Recent research conducted by ETH Zürich has revealed that modern AMD and Intel processors remain vulnerable to speculative execution attacks more than six years after the initial disclosure of the Spectre flaw. The new study, led by researchers Johannes Wikner and Kaveh Razavi, highlights the potential for these attacks to undermine the Indirect Branch Predictor Barrier (IBPB), a key mitigation strategy against these types of vulnerabilities.

Speculative execution allows CPUs to optimize performance by predicting program branches and executing various instructions out-of-order. When the prediction is incorrect, the speculatively executed instructions, known as transient instructions, are discarded. Despite this, the execution results of these transient instructions can still load sensitive data into the processor cache, leaving the data exposed to malicious access.

IBPB serves as an indirect control mechanism designed to block previous software from manipulating the predicted targets of future indirect branches on the same logical processor. This function is critical as it helps mitigate vulnerabilities like Branch Target Injection (BTI), which is part of the broader Spectre v2 attack category. A “disclosure gadget” refers to an attacker’s ability to access sensitive data that would typically remain architecturally concealed, enabling data exfiltration through covert channels.

The ETH Zürich research has identified a microcode bug within Intel’s microarchitectures, specifically in Golden Cove and Raptor Cove designs, which can be exploited to bypass IBPB protections. This exploitation has been characterized as the first practical “end-to-end cross-process Spectre leak.” They found that the flaw leads to residual branch predictions that can be used even after an IBPB is enacted, thus allowing attackers to breach security barriers enforced by process contexts and virtual machines.

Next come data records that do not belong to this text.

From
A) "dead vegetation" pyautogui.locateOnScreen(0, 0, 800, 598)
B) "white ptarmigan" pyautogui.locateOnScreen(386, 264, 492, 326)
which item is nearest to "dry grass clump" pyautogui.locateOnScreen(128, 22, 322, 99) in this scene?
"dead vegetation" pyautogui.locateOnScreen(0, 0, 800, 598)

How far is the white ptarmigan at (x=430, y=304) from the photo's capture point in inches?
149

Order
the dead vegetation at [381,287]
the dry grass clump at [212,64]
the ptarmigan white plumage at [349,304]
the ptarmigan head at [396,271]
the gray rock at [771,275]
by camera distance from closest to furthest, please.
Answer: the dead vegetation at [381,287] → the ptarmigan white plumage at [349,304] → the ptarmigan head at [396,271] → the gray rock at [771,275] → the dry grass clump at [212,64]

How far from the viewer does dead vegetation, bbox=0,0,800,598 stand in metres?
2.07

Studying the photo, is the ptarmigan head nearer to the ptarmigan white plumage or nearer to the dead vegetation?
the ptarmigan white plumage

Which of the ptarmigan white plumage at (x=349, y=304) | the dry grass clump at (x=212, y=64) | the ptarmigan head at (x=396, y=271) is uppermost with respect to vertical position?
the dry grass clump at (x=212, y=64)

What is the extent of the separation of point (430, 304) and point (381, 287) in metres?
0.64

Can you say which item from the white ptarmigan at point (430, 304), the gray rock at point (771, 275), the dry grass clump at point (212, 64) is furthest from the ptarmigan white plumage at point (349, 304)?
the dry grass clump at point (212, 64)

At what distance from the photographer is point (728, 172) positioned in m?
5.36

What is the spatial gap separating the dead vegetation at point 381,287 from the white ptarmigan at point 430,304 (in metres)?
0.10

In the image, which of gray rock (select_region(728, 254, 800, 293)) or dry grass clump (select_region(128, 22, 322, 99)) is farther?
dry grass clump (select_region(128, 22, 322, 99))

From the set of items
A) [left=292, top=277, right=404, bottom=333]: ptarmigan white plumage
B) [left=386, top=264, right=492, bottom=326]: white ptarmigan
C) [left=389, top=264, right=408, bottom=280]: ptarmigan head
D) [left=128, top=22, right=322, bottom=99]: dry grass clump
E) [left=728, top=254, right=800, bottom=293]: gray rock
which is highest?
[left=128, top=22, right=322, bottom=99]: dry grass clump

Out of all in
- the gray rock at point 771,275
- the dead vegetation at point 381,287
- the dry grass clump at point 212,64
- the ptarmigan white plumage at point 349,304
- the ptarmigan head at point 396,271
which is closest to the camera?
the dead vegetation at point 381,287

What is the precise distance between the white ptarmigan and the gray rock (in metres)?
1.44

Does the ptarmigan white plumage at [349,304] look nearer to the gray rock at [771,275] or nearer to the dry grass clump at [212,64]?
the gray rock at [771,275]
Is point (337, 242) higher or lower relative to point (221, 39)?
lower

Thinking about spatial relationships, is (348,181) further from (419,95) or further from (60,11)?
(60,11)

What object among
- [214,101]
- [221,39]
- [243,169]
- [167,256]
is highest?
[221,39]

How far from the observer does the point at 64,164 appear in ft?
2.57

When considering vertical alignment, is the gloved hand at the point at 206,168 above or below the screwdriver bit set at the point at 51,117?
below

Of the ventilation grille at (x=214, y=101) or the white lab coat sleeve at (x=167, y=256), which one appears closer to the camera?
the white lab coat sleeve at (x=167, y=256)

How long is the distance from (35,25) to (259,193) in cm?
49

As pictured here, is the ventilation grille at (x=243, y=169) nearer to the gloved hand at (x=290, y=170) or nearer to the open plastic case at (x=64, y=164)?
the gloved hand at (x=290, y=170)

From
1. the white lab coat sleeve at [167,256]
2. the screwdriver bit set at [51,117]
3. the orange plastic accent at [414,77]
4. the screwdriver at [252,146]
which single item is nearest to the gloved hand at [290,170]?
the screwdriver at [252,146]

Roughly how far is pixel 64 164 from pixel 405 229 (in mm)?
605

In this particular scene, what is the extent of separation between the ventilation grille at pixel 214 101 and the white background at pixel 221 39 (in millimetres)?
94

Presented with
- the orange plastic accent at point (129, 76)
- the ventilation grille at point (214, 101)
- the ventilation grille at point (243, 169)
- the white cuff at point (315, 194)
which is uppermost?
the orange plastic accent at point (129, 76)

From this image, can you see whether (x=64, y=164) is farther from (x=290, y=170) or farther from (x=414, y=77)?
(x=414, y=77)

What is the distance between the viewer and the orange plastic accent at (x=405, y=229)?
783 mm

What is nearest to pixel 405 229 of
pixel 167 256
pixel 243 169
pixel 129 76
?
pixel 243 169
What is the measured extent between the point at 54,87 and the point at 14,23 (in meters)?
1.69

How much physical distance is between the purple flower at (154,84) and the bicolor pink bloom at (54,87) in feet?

Additionally, the research revealed that AMD’s implementation of IBPB can also be circumvented. The variant discovered in AMD processors, specifically Zen 1(+) and Zen 2, similarly allows attackers to leak privileged memory, using a technique called Post-Barrier Inception (PB-Inception). Intel has released a microcode patch to address this flaw, with a CVE identifier of CVE-2023-38575 and a CVSS score of 5.5. AMD is monitoring their vulnerability under CVE-2022-23824, first disclosed in November 2022.

In light of this vulnerability, the researchers recommend that users ensure their Intel microcode is current and that AMD users apply the necessary kernel updates to protect against potential attacks. This announcement follows ETH Zürich’s earlier disclosures regarding new RowHammer attack techniques, particularly ZenHammer and SpyHammer, which leverage similar principles to undermine system security.

RowHammer attacks exploit vulnerabilities in DRAM to induce bit errors, which are sensitive to temperature variations. The researchers noted that an attacker could infer DRAM temperature with high accuracy, revealing insights about system utilization and, potentially, users’ habits within their homes. SpyHammer is particularly concerning as it can assess critical system temperatures without needing prior modifications or insider knowledge of the victim system.

The implications of these findings underscore an ongoing challenge in combating speculative execution and RowHammer vulnerabilities in modern hardware. As technology advances and processors continue to scale, the risks associated with such security flaws are exacerbated, necessitating robust defenses against existing and emerging threats. Until such defenses are fully developed and implemented, these vulnerabilities pose significant risks to the privacy and security of computing systems.